### WHAT YOU WILL DO
Exactly and only the lines below from the one containing "Sparse African Lanscape" down to the one containing "Warum kann ich" are wanted, both included; please exclude every picture.

### RECORD EXCERPTS
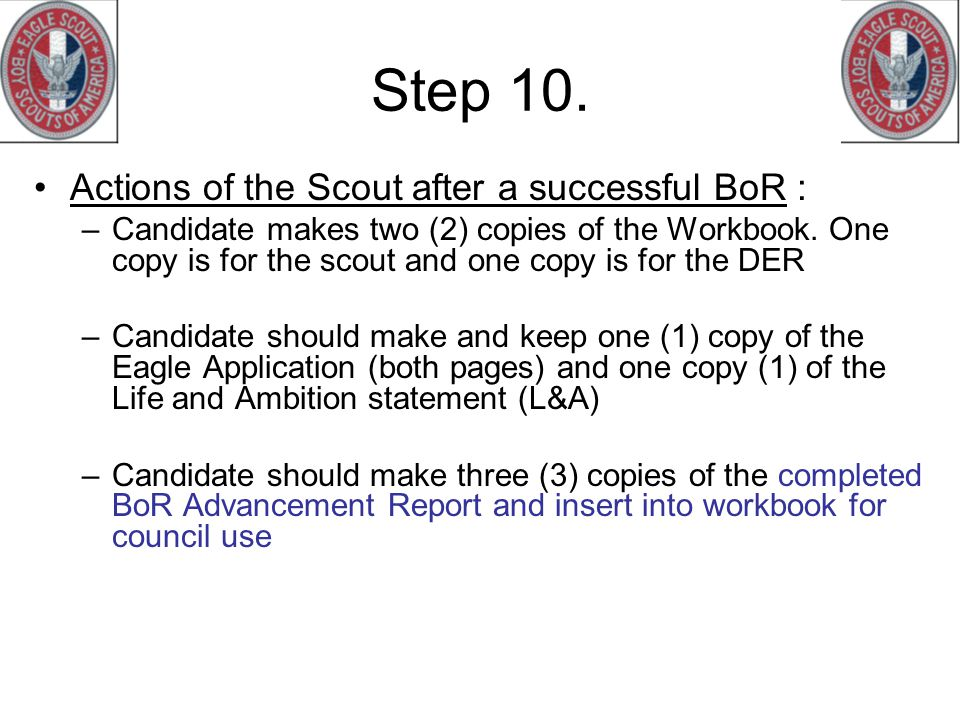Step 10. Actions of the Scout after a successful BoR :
...
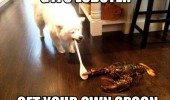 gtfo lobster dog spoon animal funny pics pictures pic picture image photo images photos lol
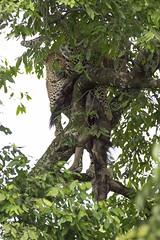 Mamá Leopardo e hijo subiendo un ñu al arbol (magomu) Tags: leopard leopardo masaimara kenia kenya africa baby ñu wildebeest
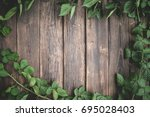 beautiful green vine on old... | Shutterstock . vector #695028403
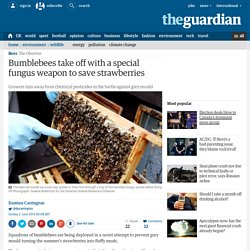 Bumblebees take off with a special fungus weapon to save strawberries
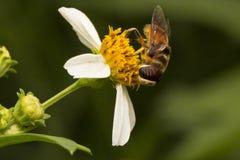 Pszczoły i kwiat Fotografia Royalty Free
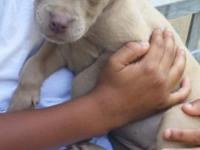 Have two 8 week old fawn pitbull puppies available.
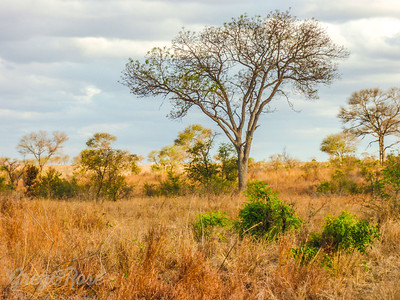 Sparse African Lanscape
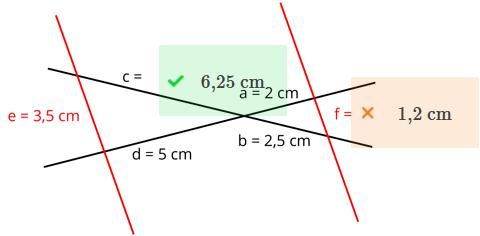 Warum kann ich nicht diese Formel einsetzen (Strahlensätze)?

### EXERCISE OUTPUT
 Sparse African Lanscape
 Warum kann ich nicht diese Formel einsetzen (Strahlensätze)?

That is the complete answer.